Я не знаю, были у нее дети…
Блажены кроткие, ибо они наследят землю.
Мы в нашей родной земле уже столько наследили.
Но если нам дано расслышать кроткую душу – то мы можем верить, что о нас не забыли, что страна эта еще не погибла. Как спасение посылаются нам кроткие душой.
Ты только посмотри…
Ты только посмотри: белые раскатанные дороги, пьющие даль телеграфные столбы, горячая сыворотка болотной ряски. Они кружат нас, как воду с надетым на глаза и потеющим от дыхания шерстяным шарфом – и мы кружимся, кружимся, веселимся, мы куда-то несемся… Боже мой, ведь надо выяснить: зачем?
Ты только посмотри, скворечни сараев и неуловимый запах захолустья, забирающийся здесь во все, как муравьи – в предметы, в лица, селящийся в щелях и будто оттуда глядящий подслеповатым и прижимистым портным, который сам скроил эти согбенные бессловесные сараи, подсобки и времянки – вечные кособокие времянки, в которых с таким странным и искренним бессилием, сильно берущим за душу бессилием, теплится жизнь. И сердце запоминает эти лодчонки, кружащиеся в зачарованном водовороте лесов, эту кривую геометрию, косящую на один глаз, эти времянки, и медленно потом отыскивает их серую, сутулую скособоченность, стараясь им придать как можно больше светлых пропорций.

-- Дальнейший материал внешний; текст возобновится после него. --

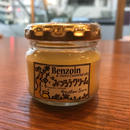 Benzoin & more essential oil (ベンゾイン)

Этот неаккуратный увалень-время.
Ну как же так! Ну вот он. Мой рояль «Беккер». Спасенный папой от помойки. Я нашел его у Цветаевой. У Марины в детстве был такой рояль. И раз уж мы с ней породнились роялем, а еще той фотографией – той самой живо глядящей фотографией, где она сидела и смотрела на меня с таинственного трона – это значит, что я могу называть ее просто Мариной – как это делают тысячи безымянных, тысячи Марин и не-Марин – становящихся ее сестрой и братом – на время чтения, а потом и за его гранью – потому что она сама каждой строчкой нам это позволила.
И что звали меня Мариной
И что было мне двадцать лет…
Там однажды стрясся такой дождь. Ты себе представить не можешь. Вся округа плыла, умывая глаза коричневым платком луж, которые мне были по колено, а моему коту Кузе – по самое кошачье брюхо. Он был удивительный кот. Он простаивал в этой кофейно-сухарной гуще полдня, полоща живот.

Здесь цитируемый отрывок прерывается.